Die ersten fünf Stunden sind geschafft. Roland Hug muss noch bis am Freitag um 15 Uhr weiterspielen, um den Weltrekord zu knacken. (Bild: Simon Dudle)

«Es ist einfacher an den Instrumenten als im Publikum. Hier kann ich mich bewegen», sagte Roland Hug in seiner fünften fünfminütigen Pause. Keine Sekunde länger darf er sich jede Stunde erholen, um sein grosses Ziel zu erreichen. Es geht um den Weltrekord im Dauermusizieren, der bei 27 Stunden steht. Der
Zuzwiler muss bis heute um 15 Uhr durchspielen, um sich Rekordhalter nennen zu dürfen. Mehr als
30 Sekunden Pause zwischen den Liedern ist nicht gestattet.

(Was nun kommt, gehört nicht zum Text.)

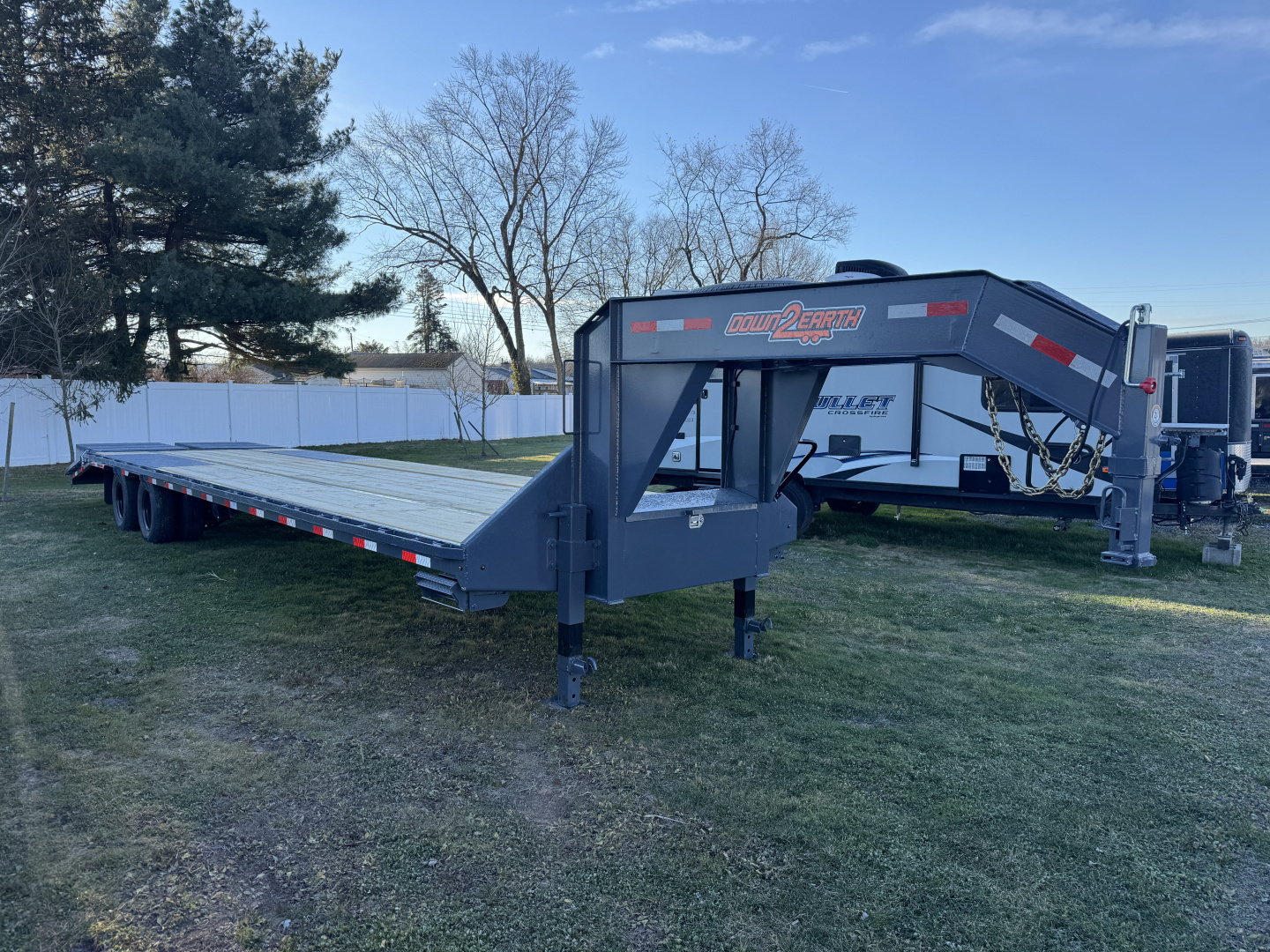 New 2026 Down 2 Earth Trailers DTEGN22-35DT Deckover Trailer Gooseneck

Ein erstes Zwischenfazit zog Hug nach fünf Stunden, also etwas mehr als einem Sechstel der nötigen Zeit. «Es läuft bestens, und jetzt bin ich so richtig warmgespielt.» Er wechselt die Instrumente immer wieder. Zur Verfügung stehen je zwei Akkordeons und Keyboards, eine Akustiktrommel, ein Xylophon und auch ein Alphorn.

Für einen guten Zweck statt das Guinnessbuch
Der Weltrekordversuch stösst auf Interesse. Im Gästebuch, das den eintreffenden Gästen in der «Krone» vorgelegt wird, hatten sich nach fünf Stunden schon mehr als 60 Personen eingetragen. Der eine oder andere brachte dem Protagonisten Verpflegung mit. Denn Hug muss sich in dieser Zeit auch ernähren, damit ihm die Kraft nicht ausgeht. Doch etwas klappt nicht wunschgemäss: Geplant war, sich während des Spielens mit einem langen Röhrli Flüssigkeit zuzuführen. «Das funktioniert aber nicht, da ich zu viel Kraft brauchte», sagte Hug.

Der Weltrekord wäre heute um 15 Uhr gebrochen. Der Zuzwiler möchte aber mindestens bis um 18 Uhr spielen, um die neue Bestmarke bei 30 Stunden zu setzen. «Ob ich dann wirklich aufhöre, ist noch nicht klar. Wenn es dann weiterhin ein paar Leute im Restaurant hat, mache ich noch etwas weiter.»

Auch wenn der Rekord gebrochen werden sollte, steht er künftig nicht im Guinnessbuch. Das Geld für diesen Eintrag spart sich Hug und lanciert lieber einen Spendenmarathon für die Stiftung Theodora (Spitalclowns). Zuschauer und Interessierte können pro Stunde einen Betrag beisteuern.